Re: best fuel filter.
Engine needs only ten microns to run clean, anything smaller flows through the engine unnoticed. Recommended is a one hundred micron filter in the tank (the mesh strainer on the end of the pick up tube). I don't recommend paper filters because the alcohol in the fuel absorbs water and a wet paper filter isn't a good filter material for anything more than coffee.
Alcohol is here to stay so it is time to upgrade your car to burn it or consider driving around burning only racing gas that has to be kept in a closed container and burned five gallons at a time or it goes bad VERY quickly (anybody mention how expensive it is to buy then add the cost of shipping).

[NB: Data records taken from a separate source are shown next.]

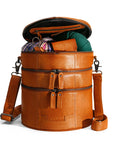Bturn Project Bag: Whisky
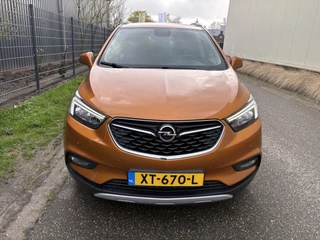Opel Mokka X – thumbnail 7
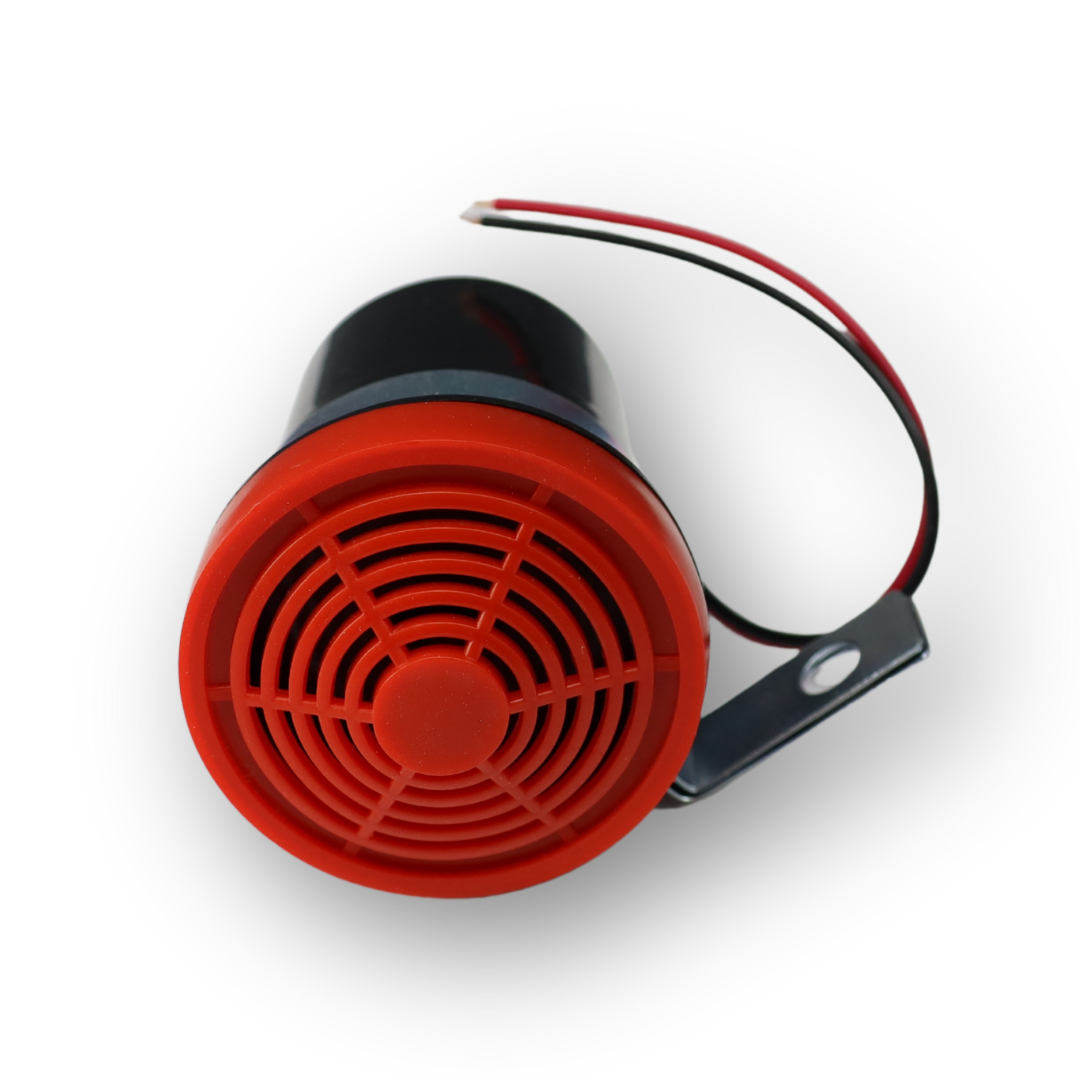 Сигнал заднего хода 12-24V,(1A 80-87dBA) Сигнал заднего хода 12-24V,(1A 80-87dBA)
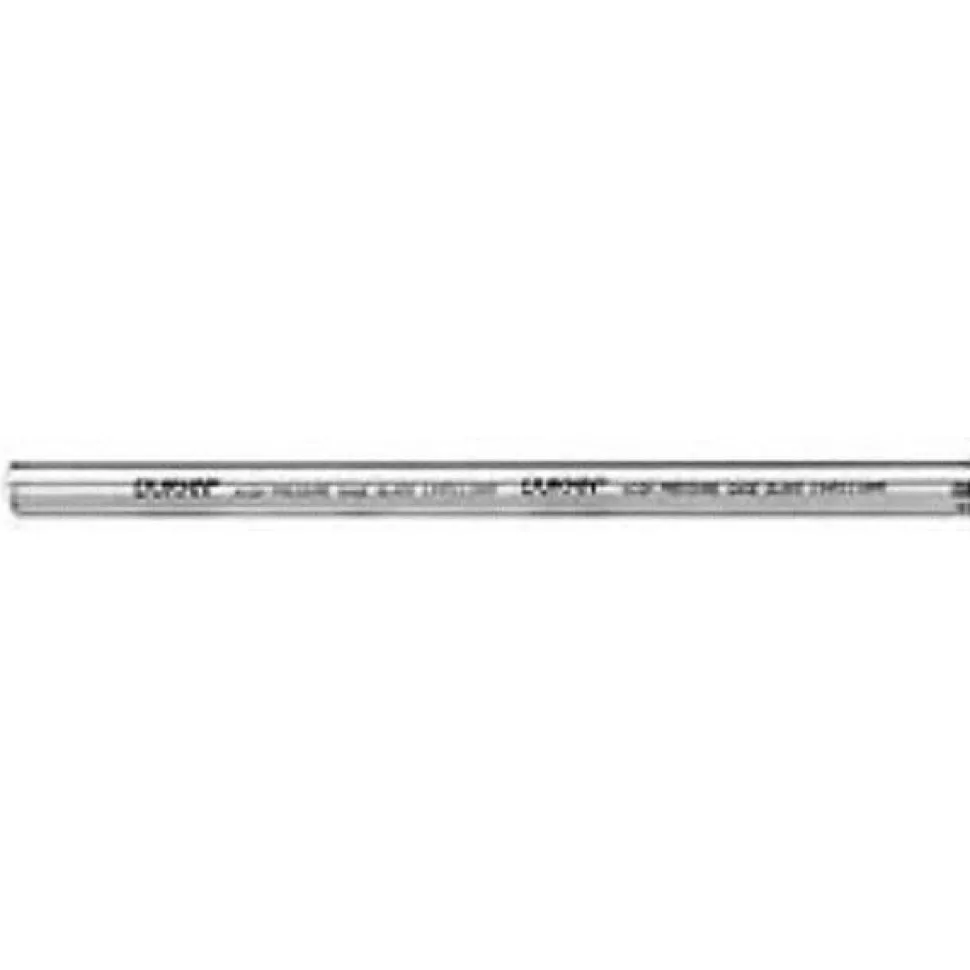 190 psi Working Pressure, High Pressure, Liquid Level Gage Glass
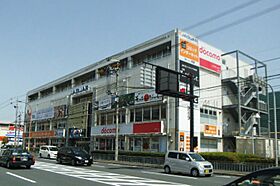 ディアコート守口A  ｜ 大阪府守口市金田町２丁目（賃貸アパート1LDK・2階・30.47㎡） その17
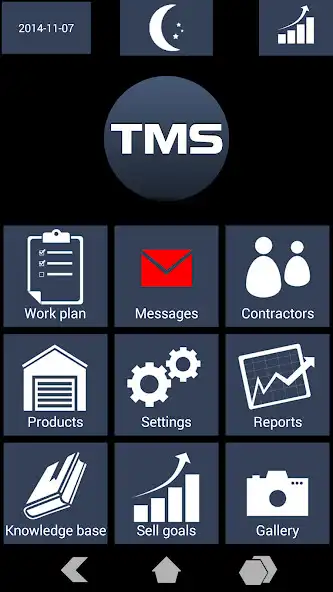 Play Tms Mobile Bizea (Test)  and enjoy Tms Mobile Bizea (Test) with UptoPlay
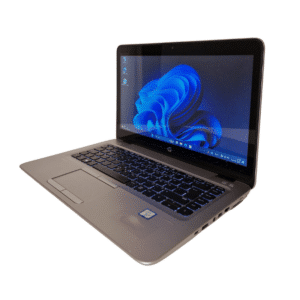 HP EliteBook 840 G3 | 14,1″ | Touch | i5 | 8GB | 128GB SSD | Brugt B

So you need to consider a stainless steel gas tank as used on all new cars and trucks. Add to that stainless steel fuel lines three eighths of an inch in size or larger.

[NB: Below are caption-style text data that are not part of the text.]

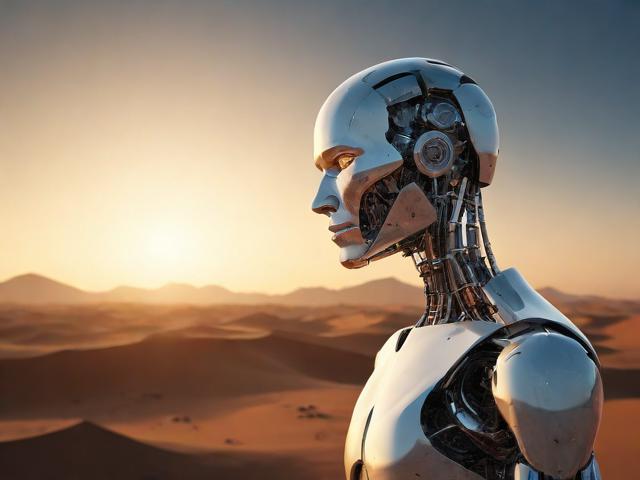 人工智能的硅荒，探究为何缺硅成为行业瓶颈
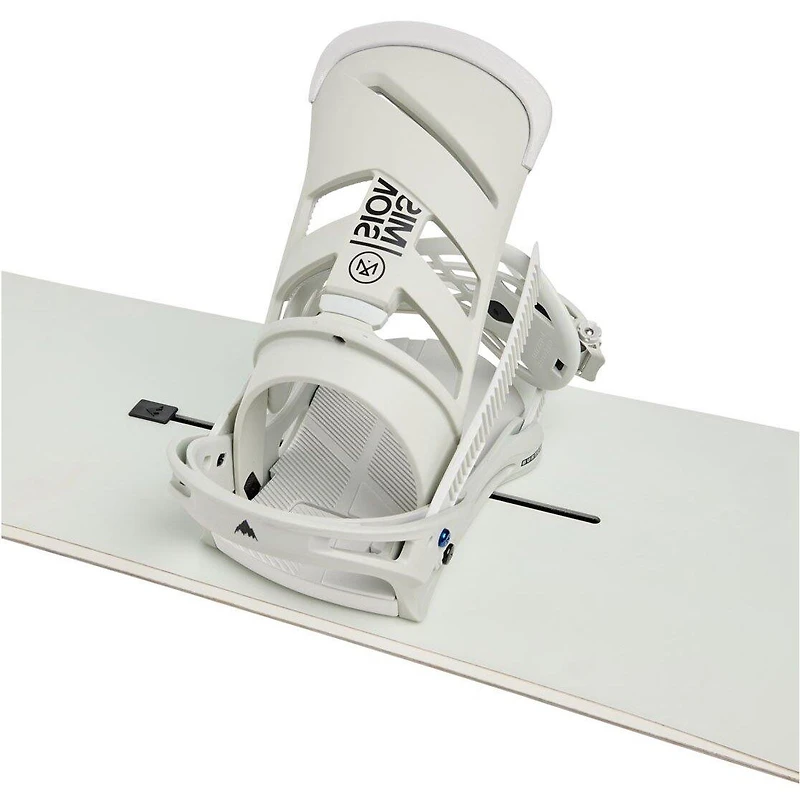 Men's Mission Re:Flex Snowboard Binding [2025]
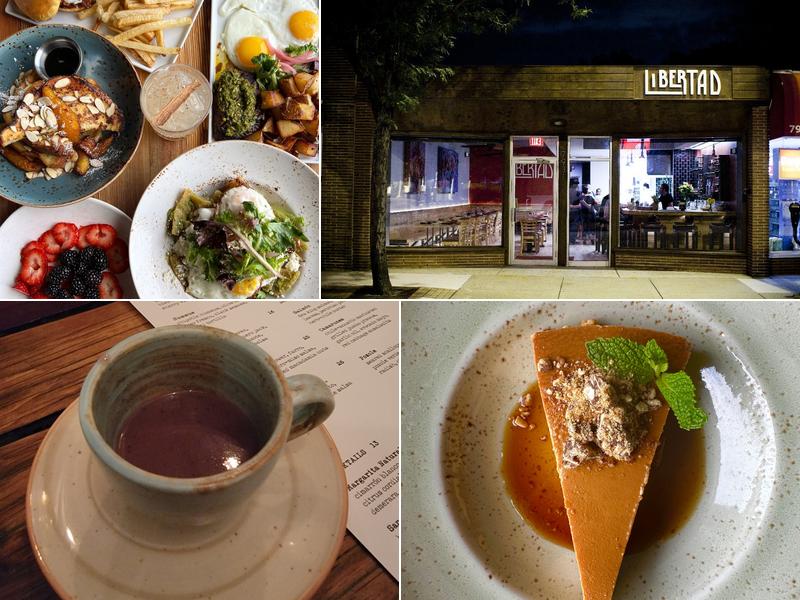 Libertad 7931 Lincoln Ave, Skokie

Assuming you are not overly concerned about restoration value you will also need an anodized aluminum Holley carburetor (in your choice of colors. Different companies sell a "Holley" looking carb in choices of red, green, black, and purple so far). The anodizing will protect the carburetor for a time, but the anodizing sacrifices itself to electrolysis from the reactants in the gas so it will be used up eventually. This is the true cost of gasohol that is added to older cars still on the road.

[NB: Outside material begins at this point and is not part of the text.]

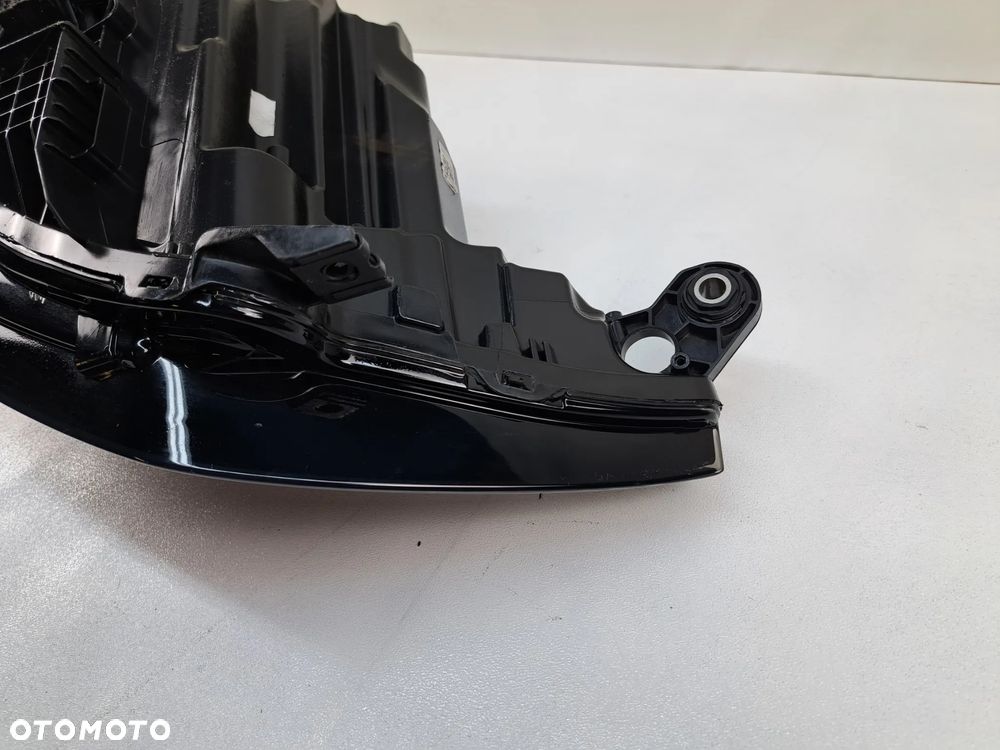 REFLEKTOR LEWY AUDI A1 82A FULL LED 82A941033D - 8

With an aftermarket electric fuel pump and a stainless steel, aluminum, or plastic fuel cell I would use a cleanable perforated stainless steel filter before the pump rated at one hundred microns and a stainless steel wool or a fiberglass fiber mesh ten micron filter after the pump and not worry about the one hundred micron sintered bronze strainer in the carb inlet. This will filter the fuel without adding additional fluid friction in the fuel delivery system.